Combinando partes dos dois ciclos é possível criar uma passagem totalmente cromática com a melodia seguindo uma transposição do ciclo e o acompanhamento seguindo outro. Isso mantém a sonoridade de tons inteiros, mas resulta num ambiente mais cromático. Também é possível formar acordes extraindo as vozes superiores de uma iteração e as inferiores de outra.
O pianista e educador de jazz Barry Harris desenvolveu uma teoria fascinante que explora essa propriedade do ciclo de tons inteiros. De forma poética, ele descreve a escala cromática como o todo ou deus, e as duas escalas de tons inteiros como um casal que gera filhos. Esses filhos são acordes formados pela combinação de pares de trítonos retirados de cada escala.
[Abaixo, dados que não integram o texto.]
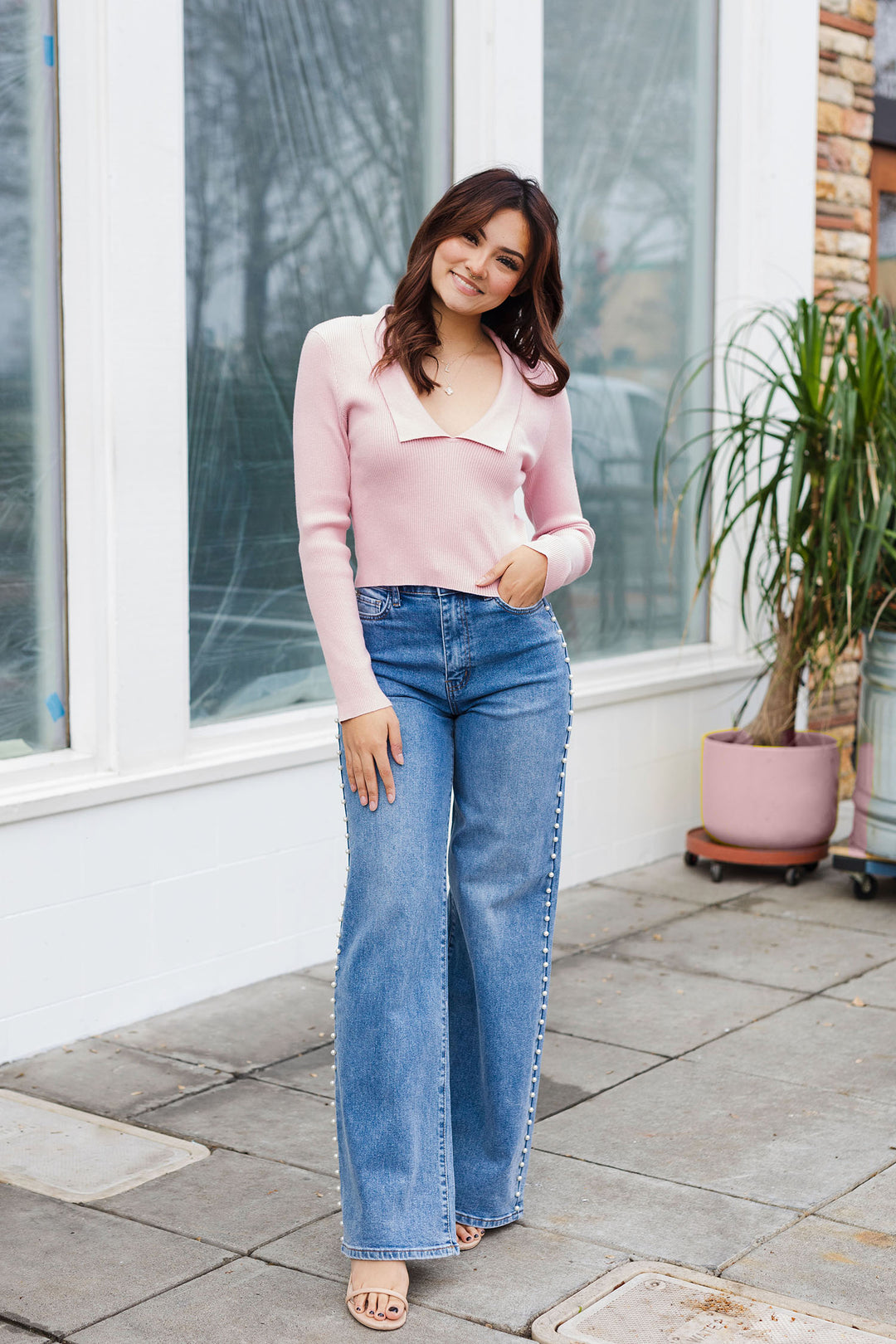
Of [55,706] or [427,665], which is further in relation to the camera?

Por exemplo:
- De uma iteração da escala (C, D, E, F#, G#, A#), extraímos C e F#.
- Da outra iteração (C#, D#, F, G, A, B), extraímos Eb e A.
- Juntas, essas notas formam um acorde diminuto (C-Eb-F#-A).
A partir desse acorde diminuto, Harris demonstra como transformar as notas para gerar os outros acordes básicos de sua teoria:
- Acorde dominante: Baixe qualquer nota do acorde diminuto por um semitom.
- Exemplo: Baixando Eb para D em C-Eb-F#-A, obtemos D7.
- Acorde menor com sexta maior: Suba qualquer nota por um semitom.
- Exemplo: Subindo F# para G, obtemos Cm6 (ou Am7b5 em outra inversão).
- Acorde maior com sexta maior: Baixe duas notas consecutivas.
- Exemplo: Baixando C para B e Eb para D, temos D6 (ou Bm7 em inversão).
- Acorde dominante com quinta diminuta: Suba ou baixe quaisquer duas notas não consecutivas.
- Exemplo: Subindo Eb e A, temos C7b5; baixando, temos D7b5.
Embora o foco deste texto não seja a teoria de Barry Harris, sua abordagem ilustra uma ideia poderosa: extrair subconjuntos (díades, tricordes, etc.) de diferentes iterações de um ciclo para criar acordes e texturas. Não explorarei aqui os acordes específicos que poderiam ser gerados com essa técnica, mas, caso haja interesse, posso apresentar uma explicação detalhada em outra publicação.
Ciclo de três semitons (sesquitom)
O ciclo de três semitons forma o familiar acorde de sétima diminuta que já discutimos parcialmente nos parágrafos acima. Este ciclo possui três transposições e o ciclo de seis semitons é uma versão truncada dele. O ciclo de quartas justas (5 semitons) pode ser dividido em três vozes com cada uma seguindo uma transposição do ciclo distando uma quarta justa entre si ou como quatro tricordes quartais construídos sobre o ciclo de terças menores.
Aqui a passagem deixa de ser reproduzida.